It doesn't have to be literally a utility function. To be more precise, we're worried about any sort of AGI that exhibits goal-directed behavior across a wide variety of real-world contexts.
Why would anyone build an AI that does that? Humans might build it directly because it's useful: AI that you can tell to achieve real-world goals could make you very rich. Or it might arise as an unintended consequence of optimizing in non-real-world domains (e.g. playing a videogame): goal-directed reasoning in that domain might be useful enough that it gets learned from scratch - and then goal-directed behavior in the real world might be instrumentally useful to achieving goals in the original domain (e.g. modifying your hardware to be better at the game).
That seems to be a bit of a motte-and-bailey. Goal-directed behavior does not require optimizing, satisficing works fine. Having a utility function means not stopping until it's maximized, as I understand it.
A more intelligent DALL-E wouldn't make pictures that people like better, it would more accurately approximate the distribution of images in its training data. And you're right that this is not dangerous, but it is also not very useful.
A utility function is an abstraction. It is not something that you literally program into an agent. A utility function is a dual to all the individual decisions made or the preferences between real or hypothetical options. A utility function always implicitly exists if the preferences satisfy certain reasonable requirements. But it is mostly not possible to determine the utility function from observed preferences because you'd need all preferences or make a lot of regularizing assumptions.
A utility function can be a real, separable feature of a system, but that is rather exceptional.
Goodness of the picture is the utility function.
Maybe the intuition can be pumped by thinking of a picture prompt like "Timelapse of the world getting fixed.
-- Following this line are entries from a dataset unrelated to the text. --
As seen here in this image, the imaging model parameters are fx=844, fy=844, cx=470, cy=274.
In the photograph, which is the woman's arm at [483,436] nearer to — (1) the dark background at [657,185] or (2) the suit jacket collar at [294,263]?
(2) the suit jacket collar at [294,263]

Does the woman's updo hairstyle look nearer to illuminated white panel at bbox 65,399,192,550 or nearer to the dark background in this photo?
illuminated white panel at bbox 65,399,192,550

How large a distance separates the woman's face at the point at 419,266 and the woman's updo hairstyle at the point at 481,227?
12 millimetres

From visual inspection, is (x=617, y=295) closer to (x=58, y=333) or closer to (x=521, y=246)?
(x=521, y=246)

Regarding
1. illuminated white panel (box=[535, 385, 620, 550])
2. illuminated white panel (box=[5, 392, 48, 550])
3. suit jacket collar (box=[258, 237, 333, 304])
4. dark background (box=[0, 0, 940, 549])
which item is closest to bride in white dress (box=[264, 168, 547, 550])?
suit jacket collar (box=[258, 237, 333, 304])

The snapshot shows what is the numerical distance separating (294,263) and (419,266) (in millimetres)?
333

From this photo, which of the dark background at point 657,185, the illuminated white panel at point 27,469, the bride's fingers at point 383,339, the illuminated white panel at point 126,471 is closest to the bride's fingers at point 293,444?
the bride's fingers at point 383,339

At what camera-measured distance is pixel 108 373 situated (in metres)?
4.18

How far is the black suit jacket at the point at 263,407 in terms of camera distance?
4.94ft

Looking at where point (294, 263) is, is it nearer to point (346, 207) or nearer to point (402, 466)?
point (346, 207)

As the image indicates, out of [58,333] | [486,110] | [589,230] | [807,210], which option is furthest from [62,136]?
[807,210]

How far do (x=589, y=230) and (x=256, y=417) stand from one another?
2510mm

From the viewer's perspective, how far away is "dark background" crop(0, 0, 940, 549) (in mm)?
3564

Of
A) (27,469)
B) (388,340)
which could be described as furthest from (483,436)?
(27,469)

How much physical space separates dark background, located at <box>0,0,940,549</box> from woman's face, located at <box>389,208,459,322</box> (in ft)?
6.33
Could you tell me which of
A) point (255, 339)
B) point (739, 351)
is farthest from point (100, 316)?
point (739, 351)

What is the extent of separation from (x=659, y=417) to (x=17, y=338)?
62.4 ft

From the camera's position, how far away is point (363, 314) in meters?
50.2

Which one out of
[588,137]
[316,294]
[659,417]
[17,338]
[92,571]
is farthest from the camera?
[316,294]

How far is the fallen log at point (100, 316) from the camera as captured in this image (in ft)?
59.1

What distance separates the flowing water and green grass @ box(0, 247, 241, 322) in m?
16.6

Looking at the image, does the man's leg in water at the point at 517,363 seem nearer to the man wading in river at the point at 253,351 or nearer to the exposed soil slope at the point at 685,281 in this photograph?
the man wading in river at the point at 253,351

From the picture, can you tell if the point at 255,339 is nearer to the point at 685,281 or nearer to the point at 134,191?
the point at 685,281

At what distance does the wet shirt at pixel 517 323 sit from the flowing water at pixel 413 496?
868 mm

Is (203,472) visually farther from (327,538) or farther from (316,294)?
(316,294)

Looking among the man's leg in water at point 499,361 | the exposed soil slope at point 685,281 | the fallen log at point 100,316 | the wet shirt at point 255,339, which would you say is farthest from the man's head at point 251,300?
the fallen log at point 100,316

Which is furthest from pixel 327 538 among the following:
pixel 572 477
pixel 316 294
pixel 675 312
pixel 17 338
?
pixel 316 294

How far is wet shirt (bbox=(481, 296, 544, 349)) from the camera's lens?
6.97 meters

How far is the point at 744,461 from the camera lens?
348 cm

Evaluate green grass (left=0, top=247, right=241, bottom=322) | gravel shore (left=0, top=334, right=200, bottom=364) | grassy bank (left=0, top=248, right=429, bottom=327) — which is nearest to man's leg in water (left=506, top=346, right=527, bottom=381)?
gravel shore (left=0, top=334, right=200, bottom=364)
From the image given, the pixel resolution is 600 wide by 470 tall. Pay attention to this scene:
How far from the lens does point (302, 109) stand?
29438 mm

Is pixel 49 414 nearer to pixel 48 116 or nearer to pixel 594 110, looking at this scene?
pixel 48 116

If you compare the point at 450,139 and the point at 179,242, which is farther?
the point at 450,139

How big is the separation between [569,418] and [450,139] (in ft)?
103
Colorized historical photo 4k."
My intuition says that a narrow AI like DALL-E would not blow up the world, no matter how much smarter it became. It would just get really good at making pictures.
This is clearly a form of superintelligence we would all prefer, and the difference seems to me to be that DALL-E doesn't really seem to have 'goals' or anything like that, it's just a massive tool.
Why do we care to have AGI with utility functions?